**Image-caption web data**
★ ★ ★ ★ ★ ★ ★
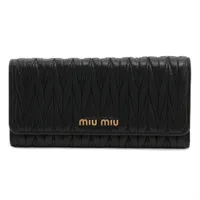 miu miu 長財布 クロコ型押し ブラック 箱付 - メルカリ miu miu 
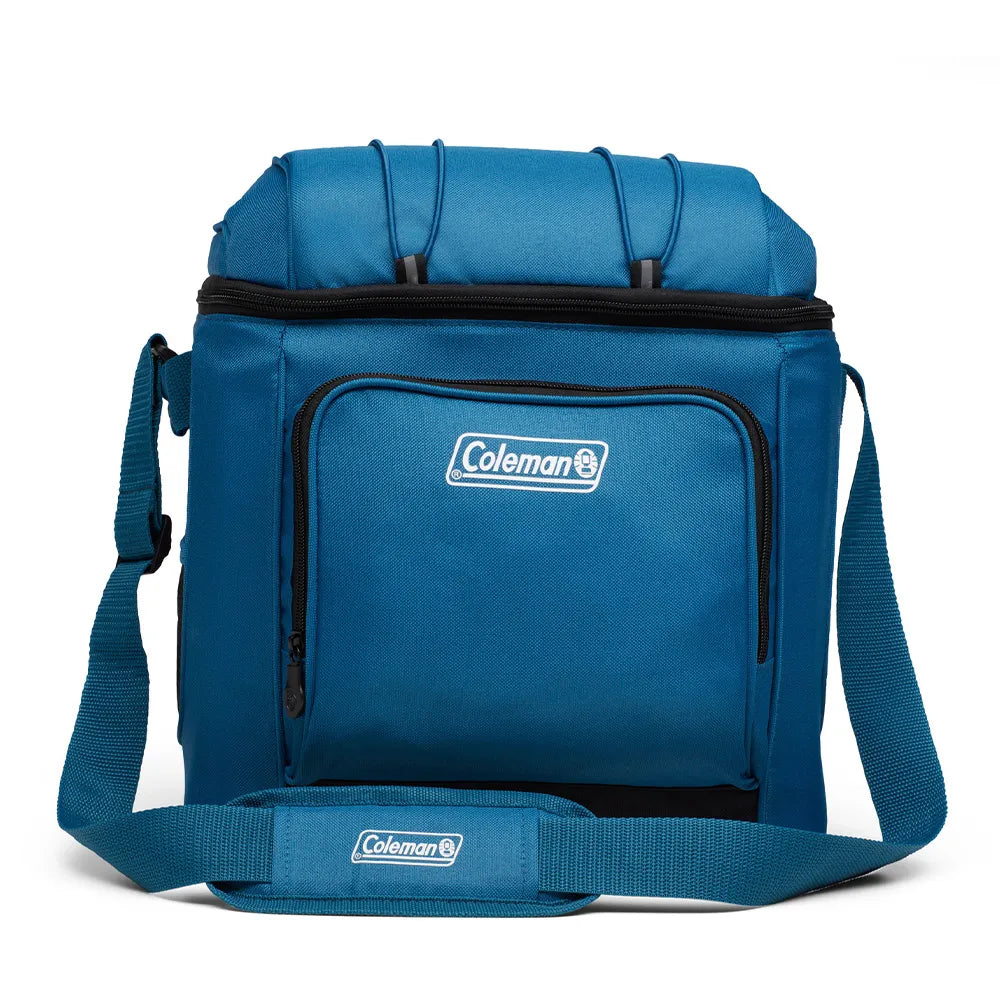 Cooler Coleman Soft Chiller 30 latas azul ocean
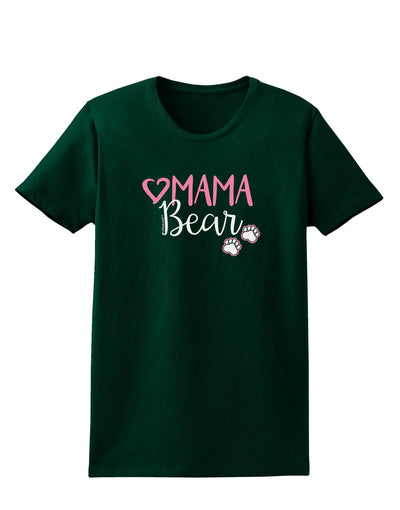 Mama Bear Paws Womens Dark T-Shirt-Womens T-Shirt-TooLoud-Forest-Green-Small-Davson Sales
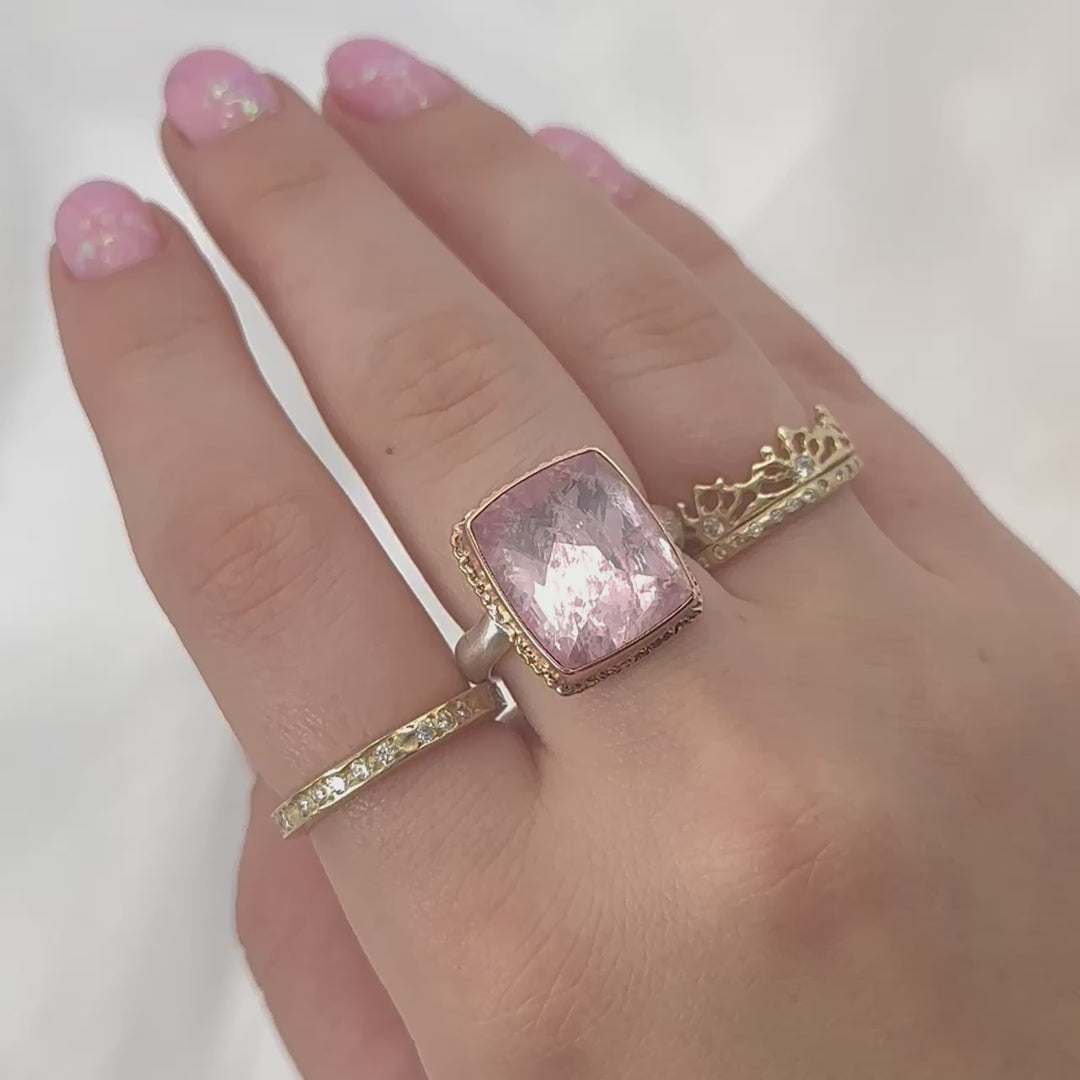 Inverted Morganite Ring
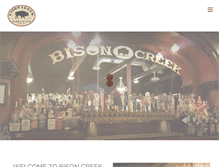 Tablet Screenshot of bisoncreekpizza.com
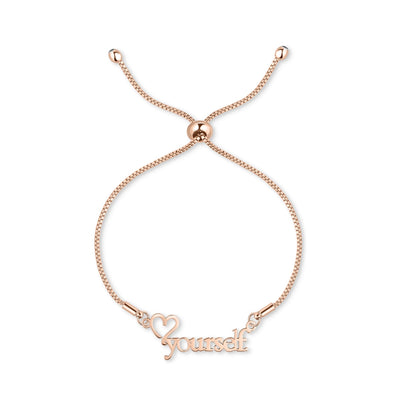 Love Yourself Bracelet - Rose Gold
★ ★ ★ ★ ★ ★ ★
**To do**
Edit the items above by replacing "Rose Gold" with "Sterling Silver" and leaving all other text unchanged. Omit the pictures from your answer.

**Solved problem**
 miu miu 長財布 クロコ型押し ブラック 箱付 - メルカリ miu miu 
 Cooler Coleman Soft Chiller 30 latas azul ocean
 Mama Bear Paws Womens Dark T-Shirt-Womens T-Shirt-TooLoud-Forest-Green-Small-Davson Sales
 Inverted Morganite Ring
 Tablet Screenshot of bisoncreekpizza.com
 Love Yourself Bracelet - Sterling Silver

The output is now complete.